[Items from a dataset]
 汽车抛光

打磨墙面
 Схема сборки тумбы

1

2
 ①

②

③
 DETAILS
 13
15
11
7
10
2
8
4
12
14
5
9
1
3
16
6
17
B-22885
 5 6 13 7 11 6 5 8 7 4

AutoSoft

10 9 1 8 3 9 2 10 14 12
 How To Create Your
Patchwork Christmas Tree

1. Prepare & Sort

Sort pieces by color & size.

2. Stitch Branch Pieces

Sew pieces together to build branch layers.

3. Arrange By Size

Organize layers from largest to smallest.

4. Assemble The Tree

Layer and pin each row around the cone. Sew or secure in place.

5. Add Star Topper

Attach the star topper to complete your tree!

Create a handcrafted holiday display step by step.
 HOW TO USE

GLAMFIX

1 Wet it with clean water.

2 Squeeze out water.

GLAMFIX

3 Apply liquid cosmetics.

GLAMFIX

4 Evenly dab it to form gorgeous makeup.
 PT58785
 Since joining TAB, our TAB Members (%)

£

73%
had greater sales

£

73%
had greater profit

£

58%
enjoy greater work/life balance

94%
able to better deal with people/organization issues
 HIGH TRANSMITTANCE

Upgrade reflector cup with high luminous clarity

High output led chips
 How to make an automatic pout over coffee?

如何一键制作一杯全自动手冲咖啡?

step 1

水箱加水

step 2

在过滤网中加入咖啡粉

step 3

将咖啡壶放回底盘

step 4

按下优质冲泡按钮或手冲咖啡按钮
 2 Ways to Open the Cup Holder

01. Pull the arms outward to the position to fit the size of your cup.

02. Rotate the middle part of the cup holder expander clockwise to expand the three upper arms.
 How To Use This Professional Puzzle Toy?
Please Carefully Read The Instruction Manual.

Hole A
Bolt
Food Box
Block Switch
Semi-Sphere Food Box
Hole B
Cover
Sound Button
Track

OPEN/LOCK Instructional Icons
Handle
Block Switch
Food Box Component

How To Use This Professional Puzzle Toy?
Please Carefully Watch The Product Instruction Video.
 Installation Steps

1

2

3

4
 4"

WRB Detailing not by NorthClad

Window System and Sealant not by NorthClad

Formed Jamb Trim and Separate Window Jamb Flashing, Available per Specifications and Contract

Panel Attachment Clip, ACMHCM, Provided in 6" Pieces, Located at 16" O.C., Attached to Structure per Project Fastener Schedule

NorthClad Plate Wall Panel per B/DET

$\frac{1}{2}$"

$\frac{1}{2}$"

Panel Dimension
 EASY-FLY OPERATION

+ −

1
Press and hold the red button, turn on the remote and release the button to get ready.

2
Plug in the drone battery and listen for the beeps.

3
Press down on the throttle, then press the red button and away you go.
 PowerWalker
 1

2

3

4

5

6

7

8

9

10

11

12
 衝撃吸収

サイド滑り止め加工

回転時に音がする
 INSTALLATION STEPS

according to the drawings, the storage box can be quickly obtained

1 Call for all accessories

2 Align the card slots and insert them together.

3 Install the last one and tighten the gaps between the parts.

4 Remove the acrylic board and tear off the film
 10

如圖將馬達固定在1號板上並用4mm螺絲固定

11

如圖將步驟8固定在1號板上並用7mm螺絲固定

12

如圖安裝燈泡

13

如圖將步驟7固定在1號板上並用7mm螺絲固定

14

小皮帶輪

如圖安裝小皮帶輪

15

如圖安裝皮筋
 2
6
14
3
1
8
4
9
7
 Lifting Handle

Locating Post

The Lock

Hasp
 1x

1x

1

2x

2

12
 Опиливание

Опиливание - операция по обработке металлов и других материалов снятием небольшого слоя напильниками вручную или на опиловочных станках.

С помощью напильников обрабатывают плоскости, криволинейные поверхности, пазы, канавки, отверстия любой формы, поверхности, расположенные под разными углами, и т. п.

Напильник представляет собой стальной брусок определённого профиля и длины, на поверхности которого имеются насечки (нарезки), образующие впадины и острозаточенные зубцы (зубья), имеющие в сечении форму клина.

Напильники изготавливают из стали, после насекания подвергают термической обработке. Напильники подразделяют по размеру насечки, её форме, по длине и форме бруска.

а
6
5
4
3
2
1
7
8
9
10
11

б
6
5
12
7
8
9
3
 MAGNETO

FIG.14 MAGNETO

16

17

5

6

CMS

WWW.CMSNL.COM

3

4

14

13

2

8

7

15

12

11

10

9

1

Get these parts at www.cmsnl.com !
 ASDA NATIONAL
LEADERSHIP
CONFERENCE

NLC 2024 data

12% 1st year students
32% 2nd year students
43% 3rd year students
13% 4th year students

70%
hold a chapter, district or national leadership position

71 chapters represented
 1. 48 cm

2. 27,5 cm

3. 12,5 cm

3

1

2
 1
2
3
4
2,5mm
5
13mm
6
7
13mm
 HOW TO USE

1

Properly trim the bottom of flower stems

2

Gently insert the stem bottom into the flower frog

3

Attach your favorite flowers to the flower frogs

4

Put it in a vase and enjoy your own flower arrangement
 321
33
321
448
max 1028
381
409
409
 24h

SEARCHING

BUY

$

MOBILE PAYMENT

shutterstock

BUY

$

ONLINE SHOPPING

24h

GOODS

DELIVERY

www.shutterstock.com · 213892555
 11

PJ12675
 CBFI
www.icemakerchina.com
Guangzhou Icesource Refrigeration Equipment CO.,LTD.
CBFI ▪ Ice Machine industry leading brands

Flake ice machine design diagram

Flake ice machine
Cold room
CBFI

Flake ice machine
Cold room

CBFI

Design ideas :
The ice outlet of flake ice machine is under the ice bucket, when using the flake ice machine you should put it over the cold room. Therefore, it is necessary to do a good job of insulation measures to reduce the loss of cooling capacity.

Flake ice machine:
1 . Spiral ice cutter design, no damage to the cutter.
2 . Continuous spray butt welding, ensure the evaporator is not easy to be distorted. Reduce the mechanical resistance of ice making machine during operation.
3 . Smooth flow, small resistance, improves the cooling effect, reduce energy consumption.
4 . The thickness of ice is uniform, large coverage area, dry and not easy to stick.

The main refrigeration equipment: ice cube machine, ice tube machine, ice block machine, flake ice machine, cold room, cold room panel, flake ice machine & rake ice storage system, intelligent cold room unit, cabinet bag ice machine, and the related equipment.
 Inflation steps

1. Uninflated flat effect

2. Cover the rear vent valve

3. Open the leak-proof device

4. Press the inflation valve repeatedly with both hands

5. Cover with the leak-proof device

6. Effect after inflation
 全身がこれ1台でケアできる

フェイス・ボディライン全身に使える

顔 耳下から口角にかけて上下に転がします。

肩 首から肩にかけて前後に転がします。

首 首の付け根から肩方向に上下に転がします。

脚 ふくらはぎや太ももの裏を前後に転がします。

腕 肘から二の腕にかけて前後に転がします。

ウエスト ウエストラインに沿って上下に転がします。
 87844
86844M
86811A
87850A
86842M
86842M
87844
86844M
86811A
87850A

Problem description: From the records above, copy out the line with "如圖將步驟8固定在1號板上並用7mm螺絲固定", the line with "С помощью напильников", and every line between them, word for word.

Exercise answer:
如圖將步驟8固定在1號板上並用7mm螺絲固定

12

如圖安裝燈泡

13

如圖將步驟7固定在1號板上並用7mm螺絲固定

14

小皮帶輪

如圖安裝小皮帶輪

15

如圖安裝皮筋
 2
6
14
3
1
8
4
9
7
 Lifting Handle

Locating Post

The Lock

Hasp
 1x

1x

1

2x

2

12
 Опиливание

Опиливание - операция по обработке металлов и других материалов снятием небольшого слоя напильниками вручную или на опиловочных станках.

С помощью напильников обрабатывают плоскости, криволинейные поверхности, пазы, канавки, отверстия любой формы, поверхности, расположенные под разными углами, и т. п.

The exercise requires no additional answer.